I rely on Skype constantly on the road and living in Mexico, but it’s never a perfect solution. Sometimes the incoming calls to my US subscription number don’t ring through, sometimes the connection keeps dropping. So I’ve downloaded an app from Rebtel that gives me free international calls to anyone else who has it (gotta hook up the relatives) and if they don’t, the international calls are affordable with their rates: about half what the local telecom provider typically charges and about 1/10 what your U.S. mobile carrier will charge for international roaming.

I also use Movistar instead of Telcel in Mexico on my unlocked phone because with their prepaid plans, you can call the USA, Canada, or the EU for the same price as a call in Mexico. So no matter where I am and what happens, I can reach people when I need to. Yeah, I know, there’s Google Voice too. I’ve used it, but see the first paragraph above. I simply don’t trust they’ll keep any service now that’s not directly making them money and I don’t like them snooping on everything I do online.

2) Multiple Ways to Get and Spend Money

If you arrive in a small airport that doesn’t have an ATM machine, or it’s out of service, or it rejects your card (I’ve experienced all three) what will you do? If you lose your debit card, or a machine eats it, what happens next?

This one scares me more than anything as it’s a panicky feeling to arrive in a strange country and not be able to pay for anything you need. I’ve stupidly left a debit card in a machine and had to wait weeks for a replacement. I’ve had cards expire when I’m on the move. And once someone copied the data from my card at some point and went on a spending spree. So I had to stop using it until I got home and it was sorted out. Call us crazy, but between my wife and I we have four debit cards, more credit cards than that, and I try to carry some dollars or euros along if I’m not arriving at a large international airport.

No, we don’t pay a lot of fees. None of our bank accounts with the debit cards have fees and if you pull money from cash accounts at Fidelity, Schwab, or ING/Capital One like we do, there’s no ATM fee from them—just the local bank. With my Paypal debit card, I only pay $1 each time.

3) Multiple e-mail addresses

Do you trust that your e-mails are getting through? And that you’re getting all of them sent to you? What do you do if a friend tells you, “I tried to e-mail you, but it got kicked back.”

I get that message and send it several times per month. Reality is that every server has filters in place and most of them make loads of mistakes every day. Plus thousands of accounts get hacked every day by spammers and many people end up having to shut them down and start over. This is especially rampant with gmail and it can wreak havoc with your life. Have another address that you can seamlessly transfer to. Or maybe more than one. Plus you can keep a commercial one to use whenever a site makes you register to do anything. They’re free with any domain and places like Yahoo and Hotmail/Outlook.

4) Multiple Photo Backups

Canada family travel

I don’t want to lose this…

Nearly every day of your travels you are snapping photos. These are your cherished moments, your memory triggers, the images that you will share with grandkids someday. Don’t just take a chance that a single place to store them (physical or virtual) is going to be enough. The easier and more automatic it is, the more chance there is it will not be enough. Do you know anyone who has had their Apple account hacked? Search online for that phrase and you’ll hear some heartbreaking horror stories. Are all your travel photos on your laptop alone? Good luck with that if you have a hard drive crash.

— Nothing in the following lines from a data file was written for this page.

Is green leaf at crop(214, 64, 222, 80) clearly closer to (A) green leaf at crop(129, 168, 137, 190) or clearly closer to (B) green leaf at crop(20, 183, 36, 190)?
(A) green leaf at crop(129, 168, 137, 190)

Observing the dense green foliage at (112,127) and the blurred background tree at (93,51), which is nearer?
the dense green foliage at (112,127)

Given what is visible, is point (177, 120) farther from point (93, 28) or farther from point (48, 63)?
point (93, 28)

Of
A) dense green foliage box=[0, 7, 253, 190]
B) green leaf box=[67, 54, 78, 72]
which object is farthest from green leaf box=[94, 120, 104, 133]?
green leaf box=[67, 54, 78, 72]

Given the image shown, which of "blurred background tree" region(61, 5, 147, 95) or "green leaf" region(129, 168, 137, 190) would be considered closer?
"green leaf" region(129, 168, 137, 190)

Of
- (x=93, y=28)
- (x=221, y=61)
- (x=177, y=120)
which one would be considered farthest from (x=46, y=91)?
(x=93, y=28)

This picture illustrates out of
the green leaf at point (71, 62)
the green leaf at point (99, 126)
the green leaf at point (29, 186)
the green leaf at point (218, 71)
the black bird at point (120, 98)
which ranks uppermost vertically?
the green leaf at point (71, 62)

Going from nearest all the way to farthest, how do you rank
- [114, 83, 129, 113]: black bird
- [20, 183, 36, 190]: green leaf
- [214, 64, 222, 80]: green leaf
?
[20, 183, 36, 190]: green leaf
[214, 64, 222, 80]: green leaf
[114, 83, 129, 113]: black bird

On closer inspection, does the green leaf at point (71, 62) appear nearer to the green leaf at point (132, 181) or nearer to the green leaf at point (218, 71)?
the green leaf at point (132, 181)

You can buy a portable external hard drive that holds a terrabyte or more of data for less than $100 now. Or if you know you’ll regularly have a good internet connection you can get a cloud service like Dropbox, JustCloud, Mozy, Sugarsync, or Carbonite that stores that much for a monthly charge of $10-$20, less if you only need to store photos and a few documents. (Hint—it’s video that really hogs the storage space. If you’re not keeping that, you won’t need so much room.)

What redundancy systems do you have in place when you travel that help you travel with less stress?